The Dharma Realm of those Enlightened to Conditions

 

The holy sages enlightened to conditions
Doze high on mountain peaks alone.
Springtime's flowers wither in the fall
In a cycle of twelve interconnecting links.


Why am I asking you all these questions? Those Enlightened to Conditions (Pratyekabuddhas) don't like questions. They are recluses who don't like to be around other people. Today we are looking into the question of everyone being together, so you should not act like Those Enlightened to Conditions. When there is a Buddha in the world, they are called Those Enlightened to Conditions. When there is no Buddha in the world, they are called Solitarily Enlightened Ones, because they are able to become enlightened by themselves.

What do they like to do? They like to sleep in solitude on the mountain peaks. The holy sages enlightened to conditions. / Doze high on mountain peaks alone. / Springtime's flowers wither in the fall. / In a cycle of twelve interconnecting links. Speaking of Those Enlightened to Conditions, we should also become enlightened to causes and conditions. They cultivate the twelve causes and conditions. We, however, are cultivated by the twelve causes and conditions.

The first of the twelve causes and conditions is ignorance. They contemplate ignorance. "Where does it comes from? Strange! How can there be ignorance?" Then they see that ignorance leads to activity.

With the manifestation of activity, consciousness appears. Consciousness involves discrimination. Activity is a conditioned dharma while ignorance is neither conditioned nor unconditioned; it is between the two.

Why are discriminations made? Because of conditioned dharmas. The discriminating mind is a result of conditioned dharmas. With a discriminating mind, the trouble starts. Name and form are the trouble. Name" brings the trouble of name, and "form" brings the trouble of form. If I didn't talk about them, there wouldn't be any problems. Just mentioning them is asking for trouble, because you're bound to say, "How are name and form troublesome? I don't understand." Now you have the added trouble of "not understanding." Before I said anything, you didn't have that problem.
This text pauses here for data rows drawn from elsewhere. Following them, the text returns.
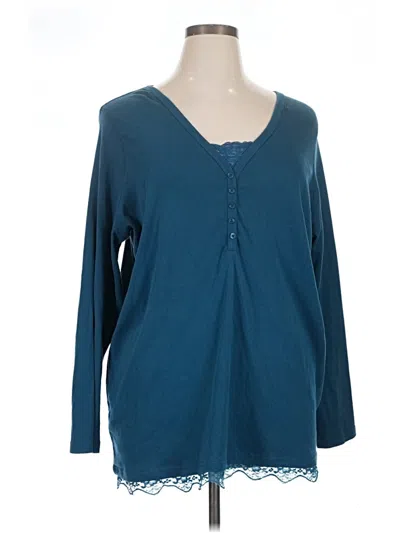 Pre-owned Woman Within Long Sleeve Top Teal Scoop Neck Tops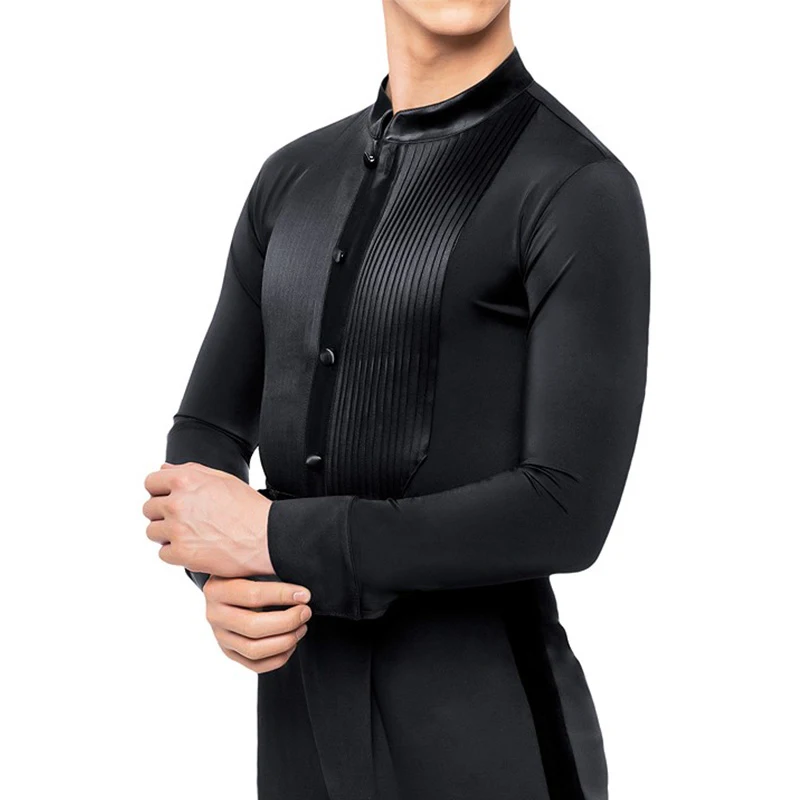 Ballroom Dance Shirt Men Long Sleeve Stage Costume Customized Modern Dance Tops Tango Dancewear Black Salsa Clothing JL4197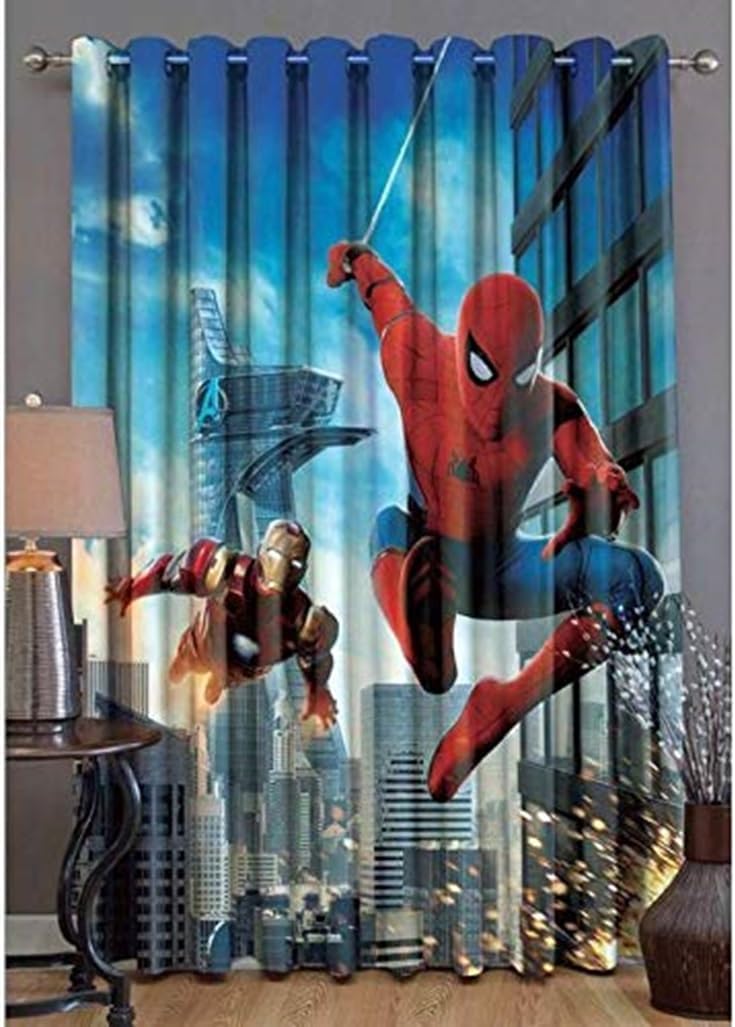 Sunny DÉCOR Soft Thick Spider Man Design Digital Printed 9 Feet Polyster Window Curtain for Kids Room Bedroom & Living Room Decor Parda Set of 1 Piece (4 X 9 Feet)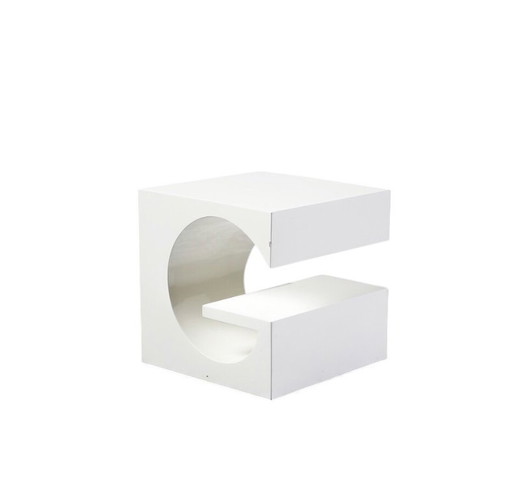 Table basse blanche de l'ère spatiale, Italie 1970S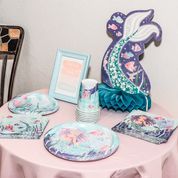 Make a splash at your mermaid party with Party City's Wishful Mermaid line! Shell-a-brate with this mermaid themed tablescape and mermaid centerpiece.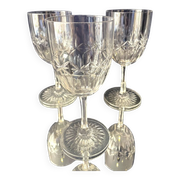 Set of 3 cut crystal water or wine glasses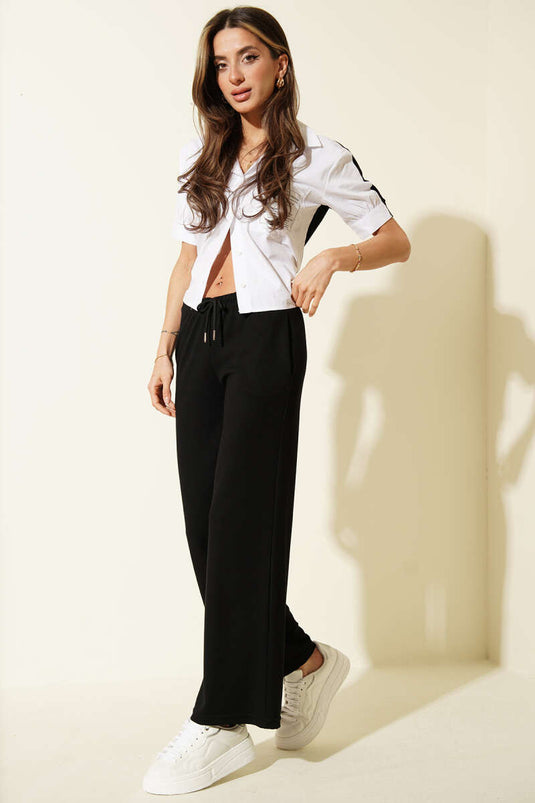 Black Wide-Leg Pants with Waist Drawstring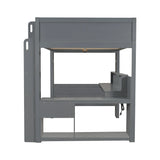 Full Wood Gaming Loft Bed Frame With Desk LED Charging Station - Omega Lifestyles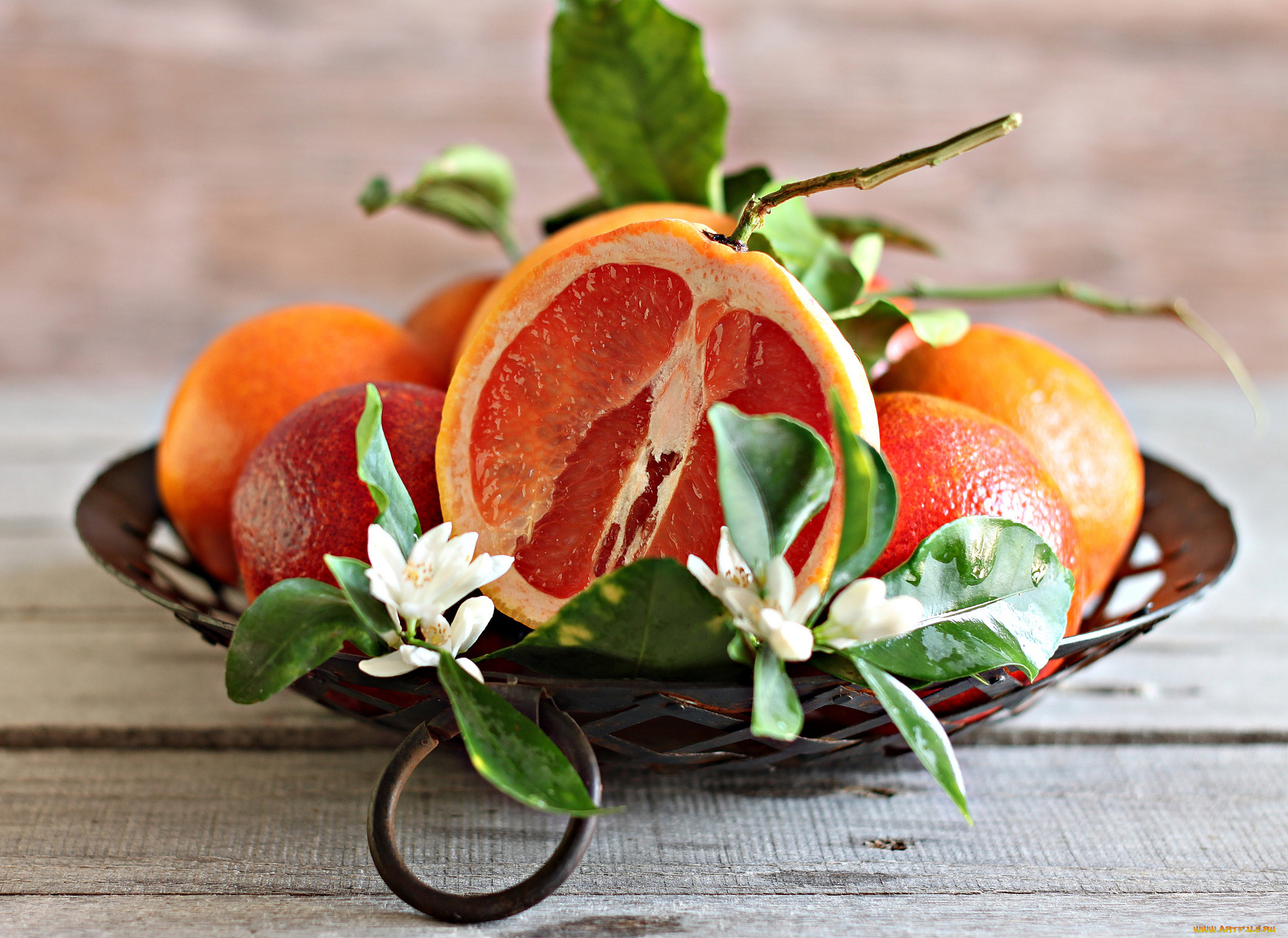 еда, цитрусы, дольки, цветы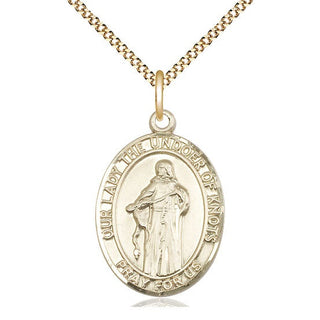 14kt Gold Filled Our Lady of Knots Medal Catholic Jewelry Engraved Catholic Saint Jewelry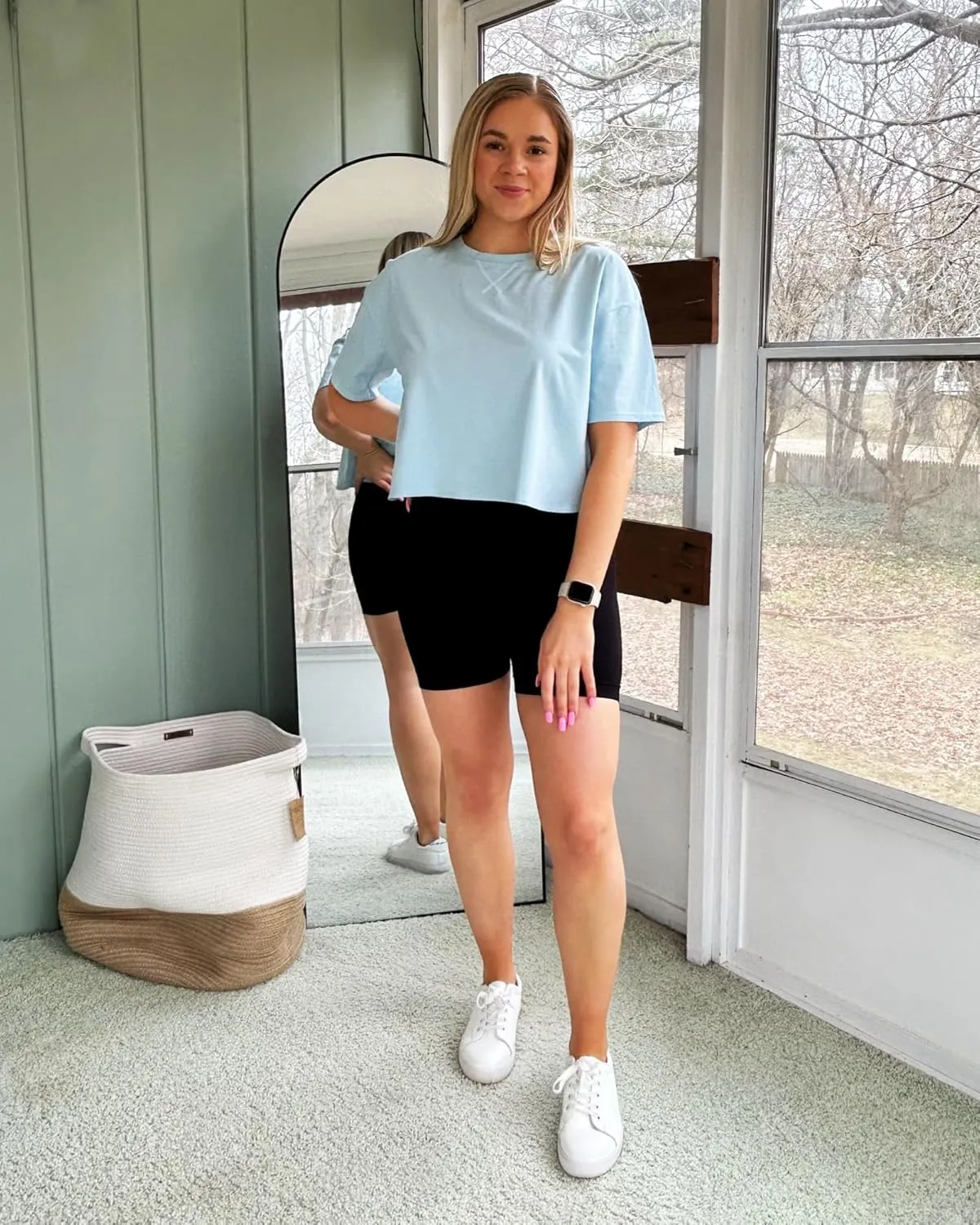 G4Free Short Sleeve Crop Workout Tops for Women Loose Fit Cotton Basic T-Shirts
Once I began talking, the problem of your not understanding arose and with it came the desire to know.

This quest for knowledge results in the use of the six sense faculties. See? The six sense faculties come into being because of the wish to understand. Have you ever heard such an explanation? No one has explained it this way before.

When you decide you want to know, the eyes, ears, nose, tongue, body, and mind appear. You think you can gain understanding through them without realizing that the more you want to understand, the more confused you become, and the more confused you are, the less you understand.

Since you do not understand, you seek contact. You go around making contact at random: east, west, south, north, above, below; like a fly madly bouncing off the walls. Why does it bounce off the walls? Because it wants to understand.

Contact is just bumping up against things, going everywhere bouncing off the walls. You go everywhere hoping to understand, but all that results from this desperate attempt is a lot of bruises. After the determination to understand sets in and encounters occur, there is feeling. "Ow, that hurts!" Or, "Ah, I'm so comfortable. Right now I'm not bumping into things, and I feel really good." But when you bump against something, you don't feel good at all. You feel happy if no one is telling you that you're not nice. But you get upset when you hear someone criticize you. This is where feeling lies; it cannot be found outside.

Once there is feeling, craving and attachment arise. You give rise to craving and attachment for pleasant situations, but you feel aversion for unpleasant environments. Happiness and unhappiness come from craving and aversion, and so every day the trouble grows.

The holy sages enlightened to conditions. Doze high on mountain peaks alone. Springtime's flowers wither in the fall. In a cycle of twelve interconnecting links. The myriad things grow and prosper in the springtime, so the Pratyekabuddha sages contemplate and realize that everything undergoes the natural process of birth and death. They contemplate the hundreds of flowers blossoming in the springtime, and watch the dry leaves falling in the autumn." They contemplate the twelve causes and conditions.

Now we come to craving. The reason people feel unsettled is because of craving. Once there is craving, there is also aversion. You grasp at those things that you crave. What is meant by grasping? It means wanting to get hold of something. Because you have craving, you then want to obtain those objects in order to fulfill your desires. Thus grasping leads to becoming. Once you have these things for your own, there is further birth, which leads to old age and death. These are the twelve causes and conditions cultivated by Those Enlightened to Conditions.